The opening scene of House, M.D. S2E10, “Failure to Communicate”, takes place in a newsroom. Our soon-to-be patient, a famous journalist lauding his longtime editor for backing him up when pursued by the ravenous dogs of the state, sniffing out the name of one of his gun-running sources.
“Greta taught me there’s two things you never give up: one’s rock and roll,” he says, “the other’s a source.”
He goes on to collapse, whack his head on the desk, and inexplicably come down with verbal aphasia — he can speak, but the words his brain grasps at don’t make any sense, nor do written symbols.
The symptoms, ironic as they are, are less interesting to me than the ethical code that the writers perceived journalists to follow. I’m writing this at 3 AM after binging House for a few hours, so this probably won’t make as much sense to you as it does to me, but I enjoy stream of consciousness writing. This episode reminded me of the case of Daniel Hale, the Air Force analyst who leaked revelatory and embarrassing documents on drone warfare to The Intercept. He is currently incarcerated in a Communications Management Unit in federal prison.
How the Air Force identified Hale is not exactly public information. I could probably find it by digging through court records, but this is a blog post, not an article, so I’ll leave it at that. I didn’t find any flack accusing The Intercept of ratting him out either. I saw someone accuse them of doing so on Twitter though, so obviously that’s what happened.
Anyway, that brings me (circuitously) to Jack Teixeira, another Air Force document leaker.
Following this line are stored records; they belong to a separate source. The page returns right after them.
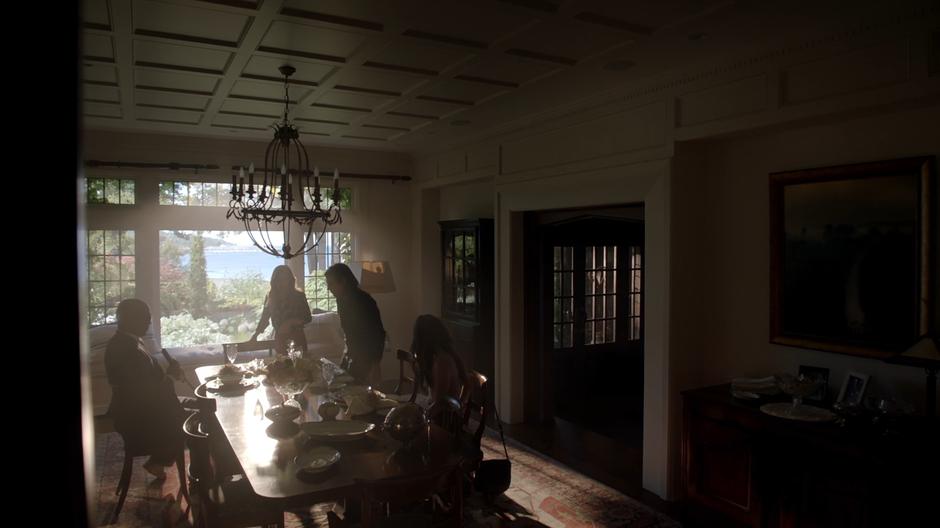 Dean Fogg, Irene McAllistair, Quentin, and Julia sit down at the table.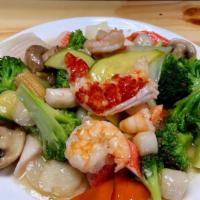 Seafood Delight · A combination of lobster meat, fresh scallops and jumbo shrimp sauteed with a mixture of gar...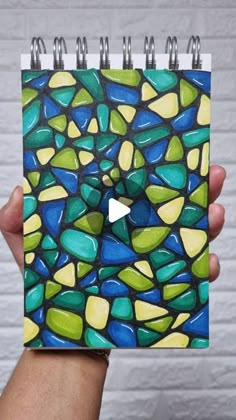 a hand holding up a spiral notebook with stained glass on it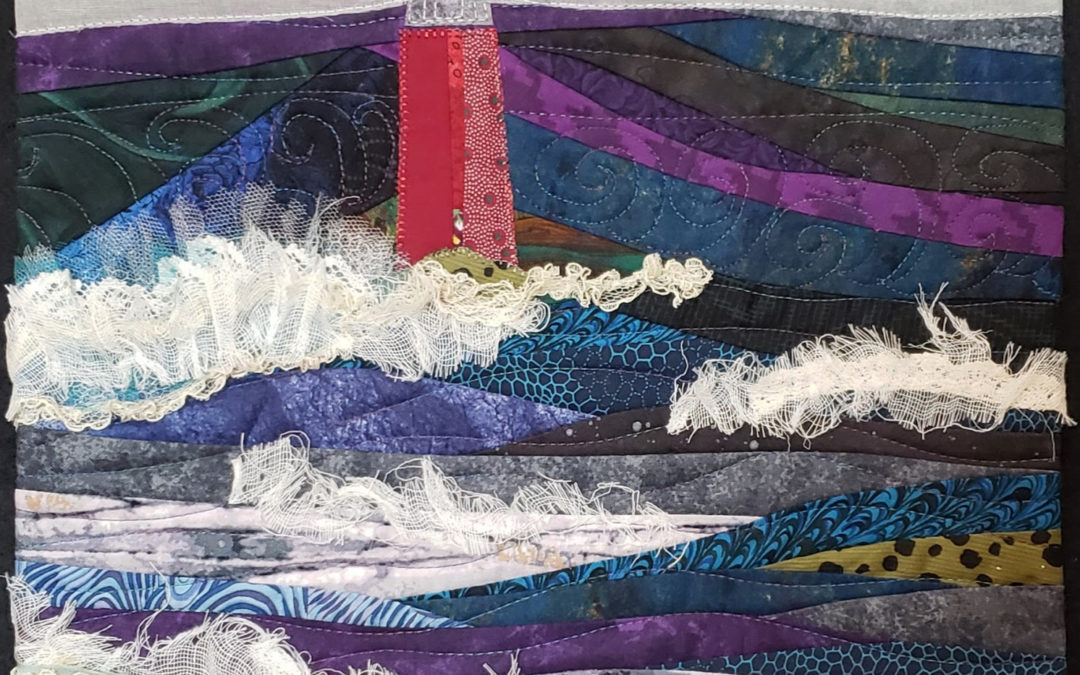 image of a light house at night during a big storm. Rendered in textiles, it includes pieces of lace and cheesecloth as waves, burlap as sand and real shark's teeth washed up on shore.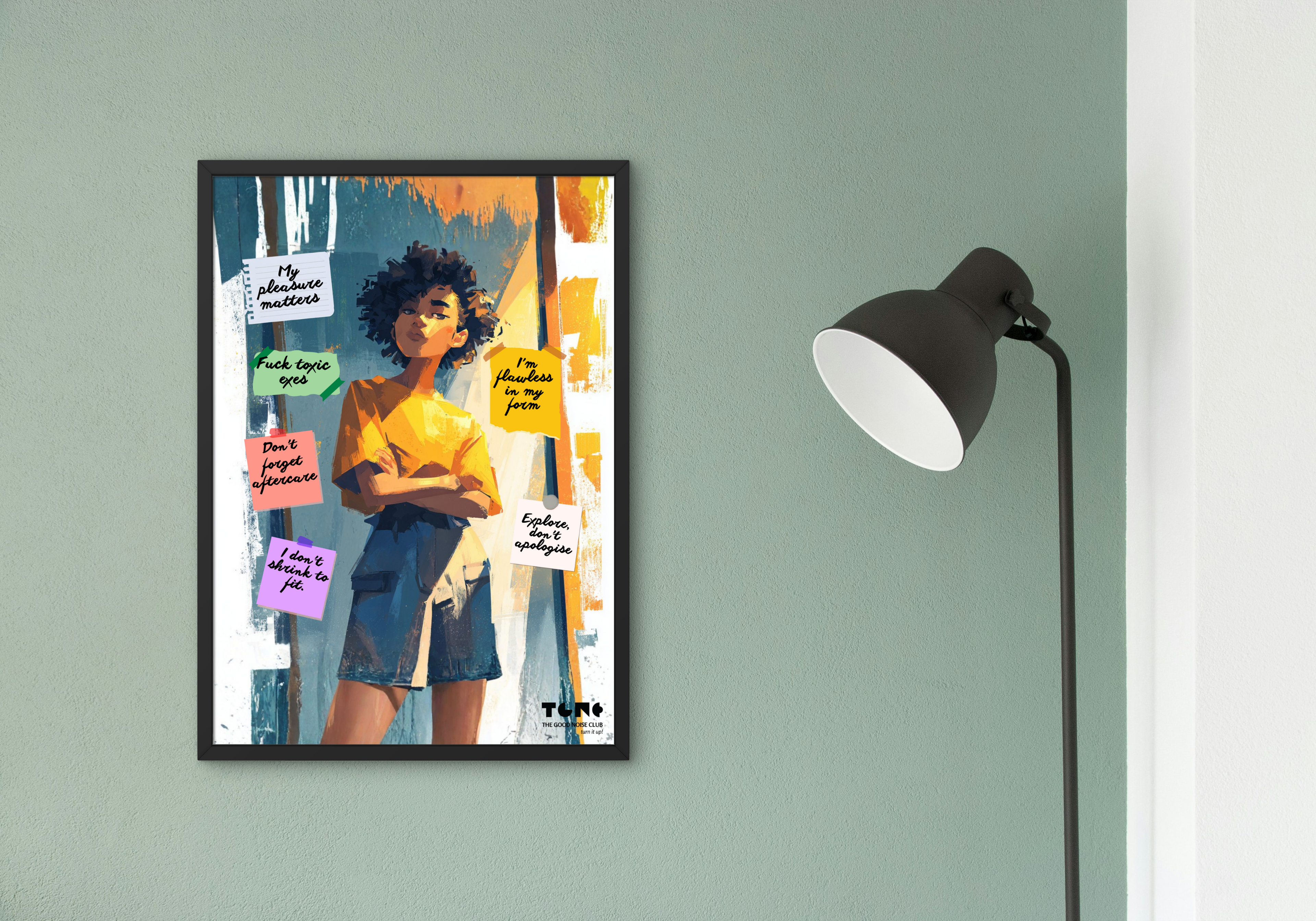 Framed artwork of a person with colorful text on a wall next to a lamp.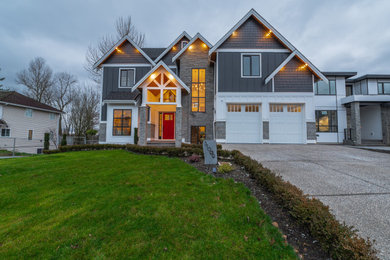 Example of a large farmhouse exterior home design in Vancouver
He didn’t communicate with a reporter, like Hale, nor did he use Tor to cover his tracks, also like Hale. Instead, he posted the digital files to a Discord server with his gaming friends. And despite that, it was the New York Times that tracked him down first — their reporting led the feds to Teixeira’s house. The documents he leaked had numbers for Ukrainian casualties; even if they were unreliable, that’s a huge secret, and has massive implications on the U.S. involvement in Ukraine.
Instead of trying to get a hold of all the documents Teixeira had, the NYT did the feds’ jobs for them. Now, I know Teixeira was not a source, but what does that say about the self-perceived role of the Times in regards to classified information about the Ukrainian war effort?
I don’t have the energy to go through the whole explanation, so I’ll just skip to the good part: the New York Times is an imperial lapdog, the propaganda and investigative arm of the Pentagon, not just a conscious supporter of U.S. foreign policy but an active participant in its execution. Their absurdly irresponsible coverage of Nazism in the Ukrainian army (which they just barely acknowledge) is more evidence of this, blah blah blah, I’m tired and it’s bedtime. Maybe I’ll write more (and perhaps even higher quality) posts about this, but for now:
The Times of today is a lifeless husk of the institution that published the Pentagon Papers in the 70s. Journalism is dead and the Times killed it.